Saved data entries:

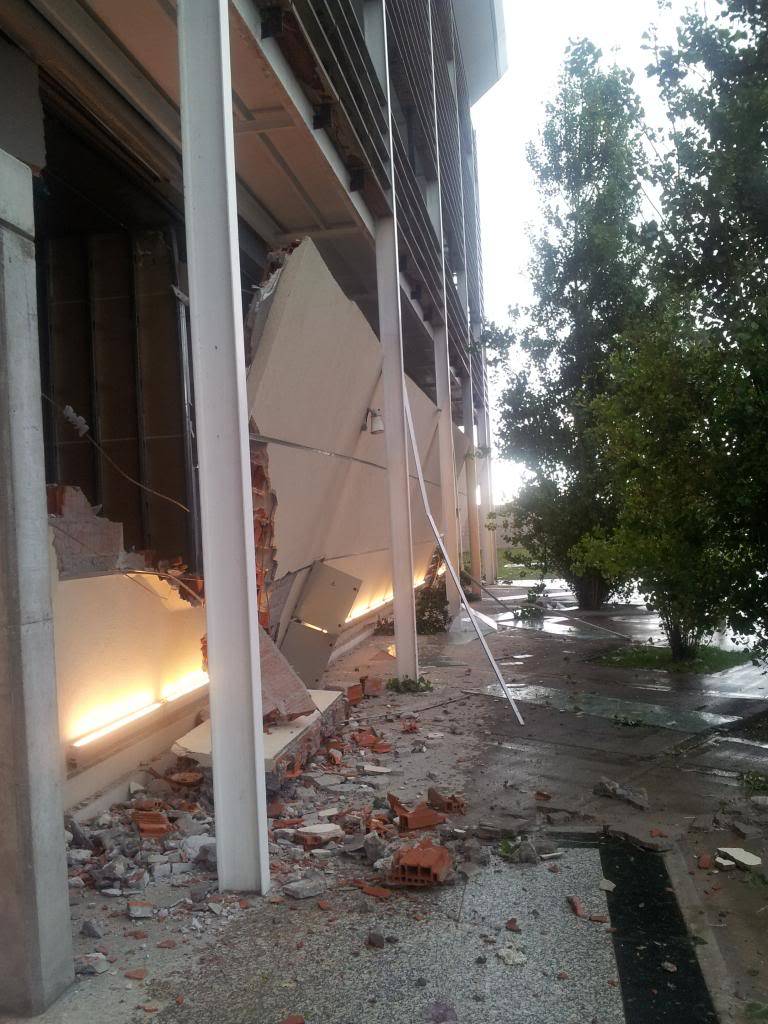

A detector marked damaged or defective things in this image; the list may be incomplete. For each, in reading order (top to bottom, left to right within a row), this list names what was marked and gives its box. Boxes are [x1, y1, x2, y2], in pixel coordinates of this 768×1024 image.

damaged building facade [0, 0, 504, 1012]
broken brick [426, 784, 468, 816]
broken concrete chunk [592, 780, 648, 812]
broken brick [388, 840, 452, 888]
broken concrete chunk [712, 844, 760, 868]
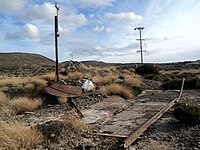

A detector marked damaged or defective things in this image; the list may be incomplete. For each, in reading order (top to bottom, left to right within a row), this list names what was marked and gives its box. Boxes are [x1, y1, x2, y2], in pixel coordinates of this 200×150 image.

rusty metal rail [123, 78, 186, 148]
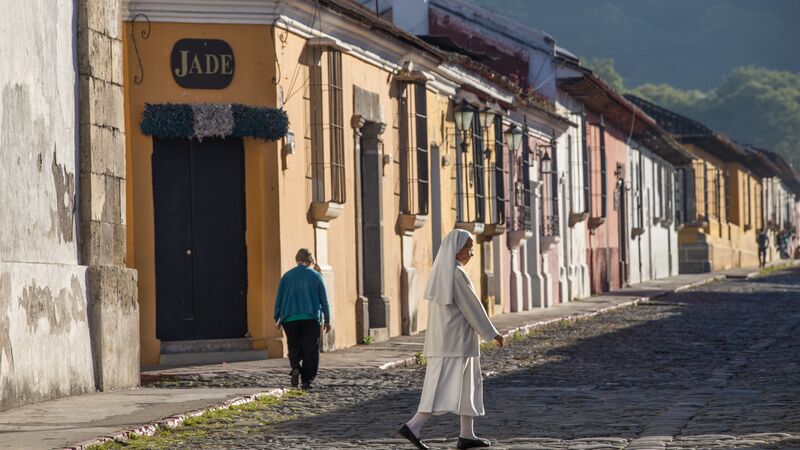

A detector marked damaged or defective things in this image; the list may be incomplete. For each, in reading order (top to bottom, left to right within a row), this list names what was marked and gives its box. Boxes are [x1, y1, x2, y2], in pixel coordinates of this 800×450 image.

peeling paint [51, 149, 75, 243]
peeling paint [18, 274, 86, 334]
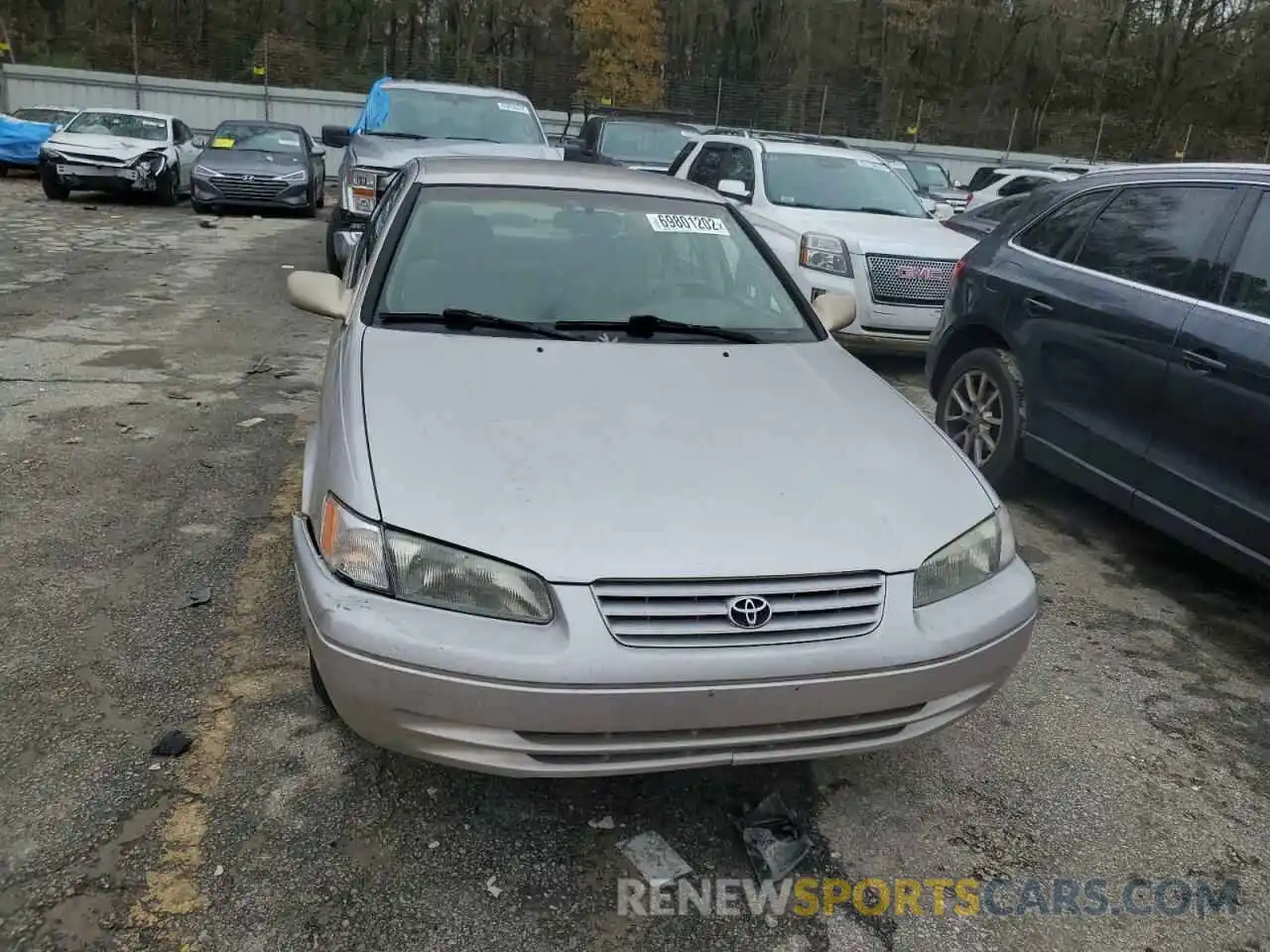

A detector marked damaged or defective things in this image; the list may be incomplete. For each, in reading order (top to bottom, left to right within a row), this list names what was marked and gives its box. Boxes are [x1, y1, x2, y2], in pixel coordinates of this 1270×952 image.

▶ **Exercise directions**:
Without the pictures, copy out all the records above exactly.

▶ **Output**:
A detector marked damaged or defective things in this image; the list may be incomplete. For each, in reading order (top to bottom, left to right within a row), this list names what was marked and gives its box. Boxes are [x1, y1, x2, y2], in pixel coordinates of this 768×1024 image.

damaged building facade [0, 0, 504, 1012]
broken brick [426, 784, 468, 816]
broken concrete chunk [592, 780, 648, 812]
broken brick [388, 840, 452, 888]
broken concrete chunk [712, 844, 760, 868]

A detector marked damaged or defective things in this image; the list may be incomplete. For each, in reading order (top to bottom, left to right within a row), this list names what was marked and gives its box. Boxes are [x1, y1, x2, y2], in pixel coordinates of this 200×150 image.

rusty metal rail [123, 78, 186, 148]

A detector marked damaged or defective things in this image; the list may be incomplete. For each, in reading order (top to bottom, left to right within a row), this list names what was marked and gives its box. Boxes are [x1, y1, x2, y2], in pixel coordinates of this 800×450 image.

peeling paint [51, 149, 75, 243]
peeling paint [18, 274, 86, 334]

A detector marked damaged or defective things in this image; the list may be incomplete. For each, in reading order (top to bottom, left to right within a row), this list names what was marked and gives its box. Boxes are [x1, y1, x2, y2], in pixel coordinates of this 1270×952 image.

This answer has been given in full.